Collected data entries:
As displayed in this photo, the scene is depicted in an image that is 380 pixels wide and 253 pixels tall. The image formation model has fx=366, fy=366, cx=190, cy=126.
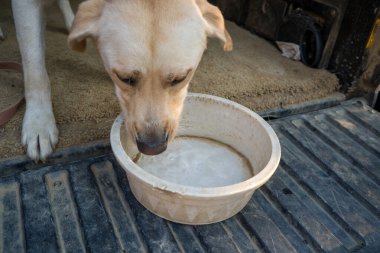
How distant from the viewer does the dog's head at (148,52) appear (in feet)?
4.77

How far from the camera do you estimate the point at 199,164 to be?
1858 millimetres

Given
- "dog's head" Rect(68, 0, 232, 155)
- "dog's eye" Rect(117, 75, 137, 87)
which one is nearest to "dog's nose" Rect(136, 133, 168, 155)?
"dog's head" Rect(68, 0, 232, 155)

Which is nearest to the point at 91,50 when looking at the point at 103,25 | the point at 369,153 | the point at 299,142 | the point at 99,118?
the point at 99,118

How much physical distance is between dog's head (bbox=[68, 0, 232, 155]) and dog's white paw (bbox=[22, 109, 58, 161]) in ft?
1.63

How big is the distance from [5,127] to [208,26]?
1.20m

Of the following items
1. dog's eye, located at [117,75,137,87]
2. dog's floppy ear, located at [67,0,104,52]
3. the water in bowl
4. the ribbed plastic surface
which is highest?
dog's floppy ear, located at [67,0,104,52]

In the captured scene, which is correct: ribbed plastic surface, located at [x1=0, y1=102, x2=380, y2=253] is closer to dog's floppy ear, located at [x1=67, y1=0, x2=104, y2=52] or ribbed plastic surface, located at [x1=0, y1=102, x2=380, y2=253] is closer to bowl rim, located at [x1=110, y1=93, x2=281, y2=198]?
bowl rim, located at [x1=110, y1=93, x2=281, y2=198]

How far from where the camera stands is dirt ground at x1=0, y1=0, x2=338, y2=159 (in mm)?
2037

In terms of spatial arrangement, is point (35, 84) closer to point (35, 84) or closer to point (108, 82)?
point (35, 84)

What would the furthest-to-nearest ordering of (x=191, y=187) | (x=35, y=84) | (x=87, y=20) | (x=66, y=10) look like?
1. (x=66, y=10)
2. (x=35, y=84)
3. (x=87, y=20)
4. (x=191, y=187)

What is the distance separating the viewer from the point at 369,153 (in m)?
2.16

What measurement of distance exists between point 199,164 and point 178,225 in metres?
0.37

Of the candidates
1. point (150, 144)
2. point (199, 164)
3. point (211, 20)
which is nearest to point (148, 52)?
point (150, 144)

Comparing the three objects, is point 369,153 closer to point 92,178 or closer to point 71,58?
point 92,178
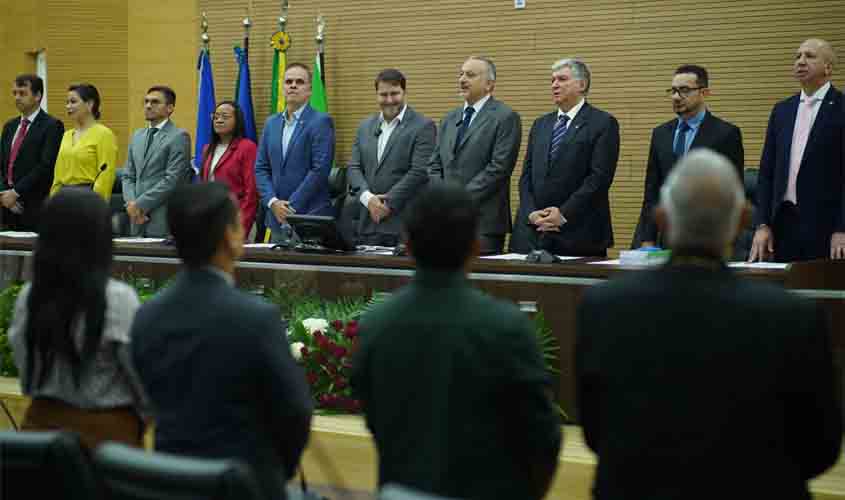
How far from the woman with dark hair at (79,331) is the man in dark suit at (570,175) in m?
3.66

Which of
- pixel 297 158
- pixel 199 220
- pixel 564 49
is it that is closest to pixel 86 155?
pixel 297 158

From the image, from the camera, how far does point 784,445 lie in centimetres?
233

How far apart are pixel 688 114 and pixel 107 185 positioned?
162 inches

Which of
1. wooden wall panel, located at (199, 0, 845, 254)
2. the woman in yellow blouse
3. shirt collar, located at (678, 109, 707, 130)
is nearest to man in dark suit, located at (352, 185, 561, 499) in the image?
shirt collar, located at (678, 109, 707, 130)

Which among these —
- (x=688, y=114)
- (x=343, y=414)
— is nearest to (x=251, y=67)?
(x=688, y=114)

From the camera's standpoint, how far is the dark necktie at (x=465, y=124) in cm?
691

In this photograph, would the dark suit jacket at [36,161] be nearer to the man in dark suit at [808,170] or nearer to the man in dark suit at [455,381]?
the man in dark suit at [808,170]

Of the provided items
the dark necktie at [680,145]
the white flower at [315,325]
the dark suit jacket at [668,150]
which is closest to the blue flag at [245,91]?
the dark suit jacket at [668,150]

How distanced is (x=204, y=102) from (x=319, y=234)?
4.54 meters

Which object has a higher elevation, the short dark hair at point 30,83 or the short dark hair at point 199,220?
the short dark hair at point 30,83

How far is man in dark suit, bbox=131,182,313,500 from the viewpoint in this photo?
8.77 feet

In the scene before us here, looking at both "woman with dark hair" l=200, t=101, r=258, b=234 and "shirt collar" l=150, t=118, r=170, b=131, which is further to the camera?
"shirt collar" l=150, t=118, r=170, b=131

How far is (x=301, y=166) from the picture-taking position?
760 centimetres

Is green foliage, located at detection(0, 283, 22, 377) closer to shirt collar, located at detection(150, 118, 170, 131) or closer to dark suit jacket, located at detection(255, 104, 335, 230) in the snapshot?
dark suit jacket, located at detection(255, 104, 335, 230)
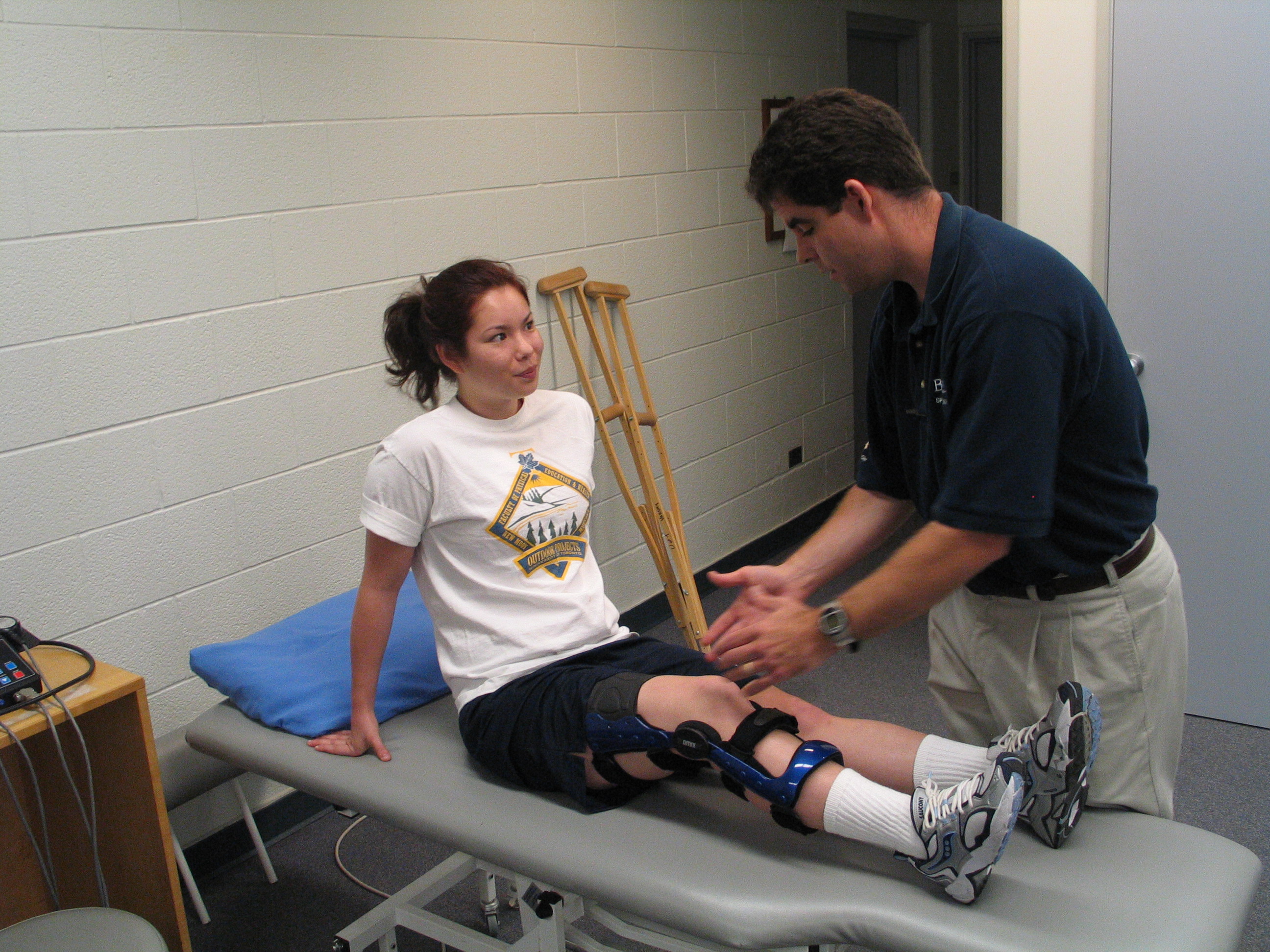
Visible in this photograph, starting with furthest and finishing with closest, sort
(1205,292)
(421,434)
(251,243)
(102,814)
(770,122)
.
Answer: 1. (770,122)
2. (1205,292)
3. (251,243)
4. (102,814)
5. (421,434)

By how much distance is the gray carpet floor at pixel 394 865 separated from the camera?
2.21 metres

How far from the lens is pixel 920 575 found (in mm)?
1326

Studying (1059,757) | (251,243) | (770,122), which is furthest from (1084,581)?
(770,122)

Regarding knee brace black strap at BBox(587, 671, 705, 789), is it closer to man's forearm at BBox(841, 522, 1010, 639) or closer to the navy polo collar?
man's forearm at BBox(841, 522, 1010, 639)

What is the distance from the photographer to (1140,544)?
1.49m

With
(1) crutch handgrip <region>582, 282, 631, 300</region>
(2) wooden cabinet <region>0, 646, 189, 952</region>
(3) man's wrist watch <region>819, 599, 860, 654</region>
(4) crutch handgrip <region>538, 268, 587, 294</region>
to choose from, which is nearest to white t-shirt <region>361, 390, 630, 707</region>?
(2) wooden cabinet <region>0, 646, 189, 952</region>

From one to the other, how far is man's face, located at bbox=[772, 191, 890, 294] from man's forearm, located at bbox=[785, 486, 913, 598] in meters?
0.42

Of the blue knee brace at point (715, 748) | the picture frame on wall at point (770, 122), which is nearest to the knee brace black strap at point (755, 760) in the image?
the blue knee brace at point (715, 748)

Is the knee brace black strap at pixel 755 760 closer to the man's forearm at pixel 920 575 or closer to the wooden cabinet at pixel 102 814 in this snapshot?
the man's forearm at pixel 920 575

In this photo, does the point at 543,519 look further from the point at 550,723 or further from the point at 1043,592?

Set exercise:
Duplicate the entry lines from the line with "Visible in this" up to and including the line with "2.21 metres".

In response:
Visible in this photograph, starting with furthest and finishing with closest, sort
(1205,292)
(421,434)
(251,243)
(102,814)
(770,122)
.
Answer: 1. (770,122)
2. (1205,292)
3. (251,243)
4. (102,814)
5. (421,434)

By how much distance is the gray carpet floor at pixel 394 865 separated from the camera?
2.21 metres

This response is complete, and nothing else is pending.